# INSTRUCTIONS FOR THE TASK
Set down, without alteration, the lines of the items below, beginning with the line that contains "From the candidates" and continuing through the final line of the items.

# RAW RECORDS
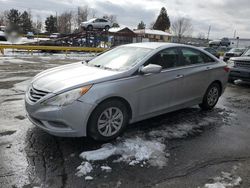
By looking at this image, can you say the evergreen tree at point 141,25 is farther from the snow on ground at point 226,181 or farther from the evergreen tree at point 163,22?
the snow on ground at point 226,181

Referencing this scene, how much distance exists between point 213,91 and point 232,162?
108 inches

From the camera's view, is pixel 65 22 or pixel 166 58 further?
pixel 65 22

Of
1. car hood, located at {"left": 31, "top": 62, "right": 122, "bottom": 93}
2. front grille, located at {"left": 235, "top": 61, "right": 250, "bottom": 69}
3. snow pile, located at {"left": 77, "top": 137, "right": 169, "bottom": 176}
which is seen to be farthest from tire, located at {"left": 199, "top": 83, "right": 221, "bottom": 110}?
front grille, located at {"left": 235, "top": 61, "right": 250, "bottom": 69}

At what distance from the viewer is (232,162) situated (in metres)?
4.07

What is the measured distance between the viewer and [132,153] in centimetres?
411

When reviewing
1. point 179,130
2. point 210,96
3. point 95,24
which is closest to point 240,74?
Result: point 210,96

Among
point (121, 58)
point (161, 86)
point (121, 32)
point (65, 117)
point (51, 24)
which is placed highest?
point (51, 24)

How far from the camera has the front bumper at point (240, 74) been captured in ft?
33.0

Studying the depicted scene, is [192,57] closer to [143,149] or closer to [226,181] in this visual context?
[143,149]

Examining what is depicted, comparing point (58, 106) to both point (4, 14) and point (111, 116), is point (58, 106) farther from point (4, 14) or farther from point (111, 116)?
point (4, 14)

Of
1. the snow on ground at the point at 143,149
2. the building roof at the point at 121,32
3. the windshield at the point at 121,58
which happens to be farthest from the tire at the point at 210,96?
the building roof at the point at 121,32

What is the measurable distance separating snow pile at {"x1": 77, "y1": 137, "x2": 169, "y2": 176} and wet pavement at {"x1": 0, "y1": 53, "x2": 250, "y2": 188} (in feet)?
0.31

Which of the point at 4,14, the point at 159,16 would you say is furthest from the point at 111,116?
the point at 159,16

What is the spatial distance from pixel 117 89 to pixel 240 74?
745 centimetres
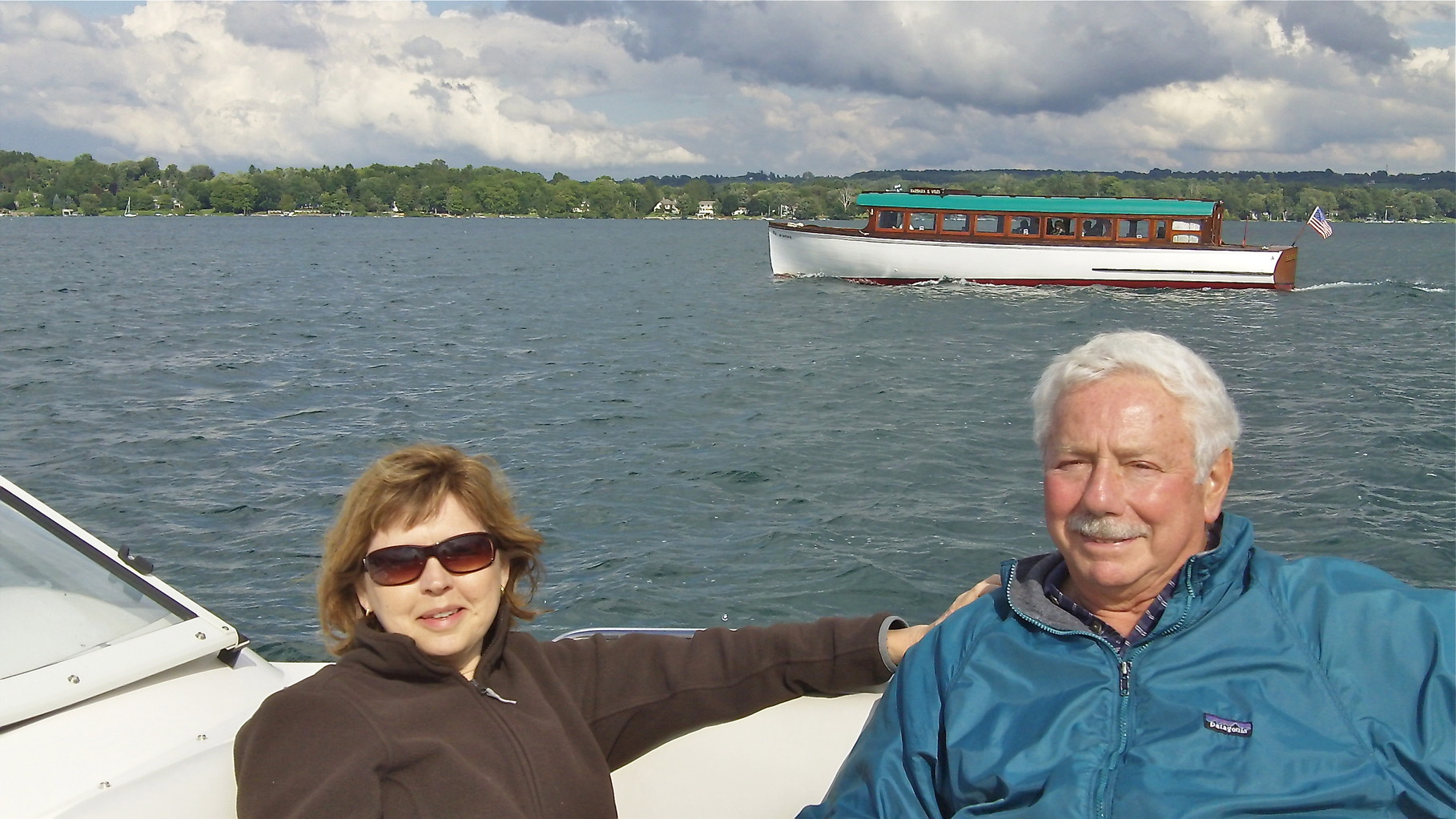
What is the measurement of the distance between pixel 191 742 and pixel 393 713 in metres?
0.69

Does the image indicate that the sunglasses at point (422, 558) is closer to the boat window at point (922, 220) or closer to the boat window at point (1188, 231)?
the boat window at point (922, 220)

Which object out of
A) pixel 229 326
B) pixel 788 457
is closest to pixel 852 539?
pixel 788 457

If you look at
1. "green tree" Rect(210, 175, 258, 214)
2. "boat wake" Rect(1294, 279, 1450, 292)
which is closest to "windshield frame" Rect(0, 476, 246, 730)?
"boat wake" Rect(1294, 279, 1450, 292)

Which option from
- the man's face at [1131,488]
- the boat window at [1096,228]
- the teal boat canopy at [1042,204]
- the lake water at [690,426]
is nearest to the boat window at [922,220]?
the teal boat canopy at [1042,204]

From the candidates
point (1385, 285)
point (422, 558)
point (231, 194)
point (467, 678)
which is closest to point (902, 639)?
point (467, 678)

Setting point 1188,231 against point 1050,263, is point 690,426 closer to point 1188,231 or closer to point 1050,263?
point 1050,263

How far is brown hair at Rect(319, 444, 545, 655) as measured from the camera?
2.47 m

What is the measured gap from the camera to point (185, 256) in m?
57.5

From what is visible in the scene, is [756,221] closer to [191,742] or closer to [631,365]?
[631,365]

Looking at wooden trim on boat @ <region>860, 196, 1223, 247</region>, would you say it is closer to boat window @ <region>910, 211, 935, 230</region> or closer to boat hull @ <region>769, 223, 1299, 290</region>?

# COMPLETE OUTPUT
From the candidates
point (1385, 285)
point (422, 558)
point (231, 194)
point (467, 678)
which is closest to point (902, 639)?
point (467, 678)

Setting point 1188,231 against point 1050,263, is point 690,426 closer to point 1188,231 or closer to point 1050,263?
point 1050,263

How far is brown hair at Rect(319, 444, 545, 655) as measured from the camera?
2.47 m

What is the measured gap from the camera to point (185, 256) in m?
57.5

From what is visible in the scene, is [756,221] closer to [191,742] or closer to [631,365]?
[631,365]

Looking at wooden trim on boat @ <region>860, 196, 1223, 247</region>, would you say it is closer to boat window @ <region>910, 211, 935, 230</region> or closer to boat hull @ <region>769, 223, 1299, 290</region>?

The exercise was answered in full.